• [Exercise] All entries are to be reproduced exactly; the pictures are to be omitted.

• [Provided data]
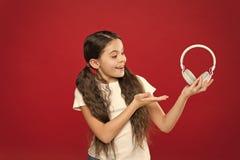 女孩听在红色背景的音乐耳机 现代小配件概念 音乐口味 音乐播放一个重要部分生活 库存照片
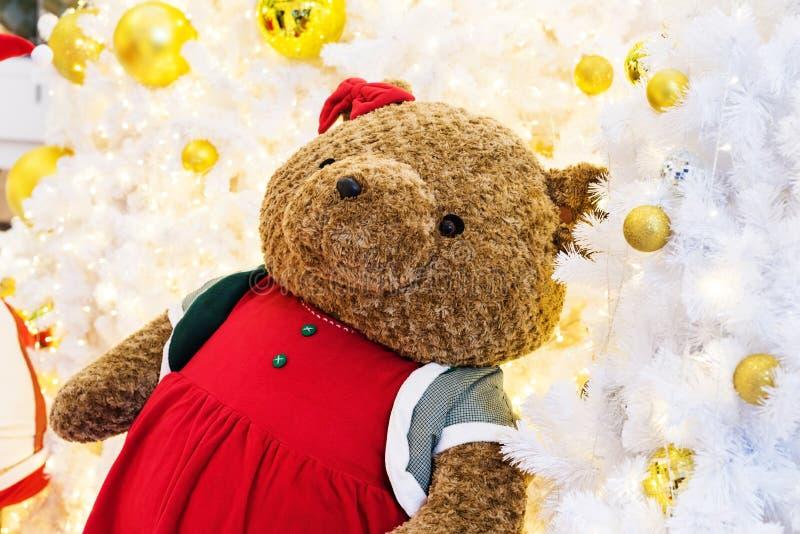 Urso de peluche marrom grande na árvore de Natal foto de stock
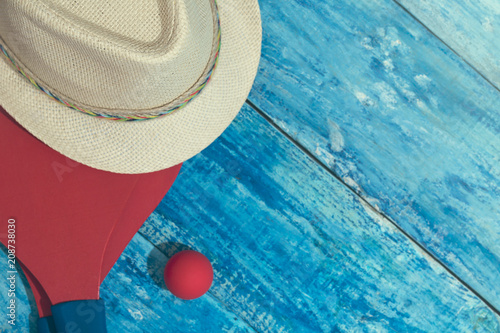 Fototapeta Equipment for playing beach tennis on the blue wooden background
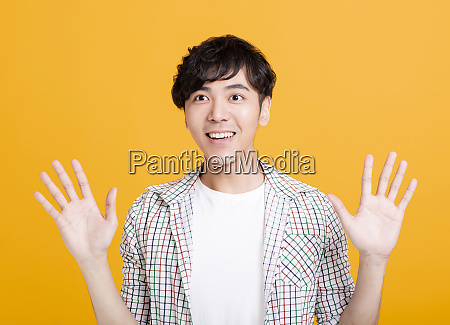 happy surprised asian young man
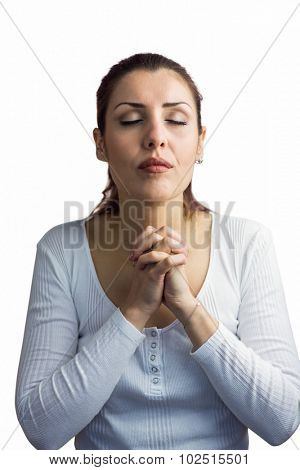 Beautiful woman praying with joining hands and eyes closed against white background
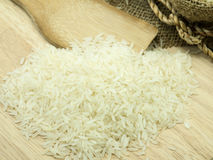 Rice. On a wooden broade Royalty Free Stock Photography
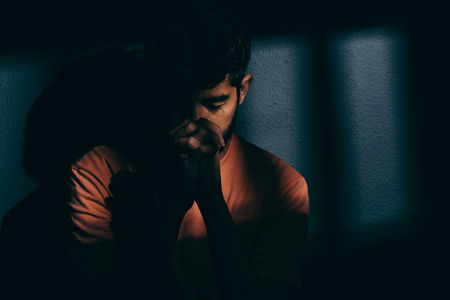 Prisoner man in dark cell depressed or praying Stock Photo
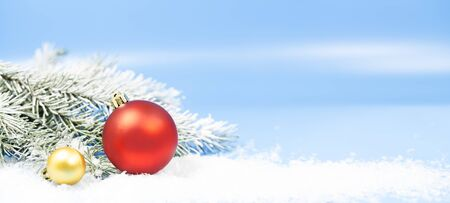 Winter holidays background with decorative baubles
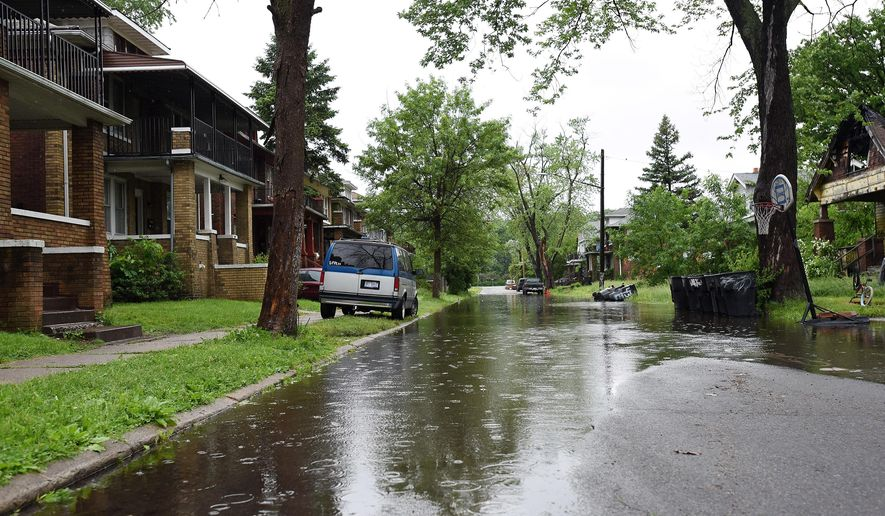 A puddle floods W. Savannah Street in Detroit on Sunday, May 31, 2015. Heavy rain has soaked parts of lower Michigan, causing flooding that closed part of one expressway for hours and dampened the excitement at the Detroit Grand Prix. (Robin Buckson/The Detroit News via AP) DETROIT FREE PRESS OUT - HUFFINGTON POST OUT - NO MAGS - NO SALES - MANDATORY CREDIT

• [Final answer]
 女孩听在红色背景的音乐耳机 现代小配件概念 音乐口味 音乐播放一个重要部分生活 库存照片
 Urso de peluche marrom grande na árvore de Natal foto de stock
 Fototapeta Equipment for playing beach tennis on the blue wooden background
 happy surprised asian young man
 Beautiful woman praying with joining hands and eyes closed against white background
 Rice. On a wooden broade Royalty Free Stock Photography
 Prisoner man in dark cell depressed or praying Stock Photo
 Winter holidays background with decorative baubles
 A puddle floods W. Savannah Street in Detroit on Sunday, May 31, 2015. Heavy rain has soaked parts of lower Michigan, causing flooding that closed part of one expressway for hours and dampened the excitement at the Detroit Grand Prix. (Robin Buckson/The Detroit News via AP) DETROIT FREE PRESS OUT - HUFFINGTON POST OUT - NO MAGS - NO SALES - MANDATORY CREDIT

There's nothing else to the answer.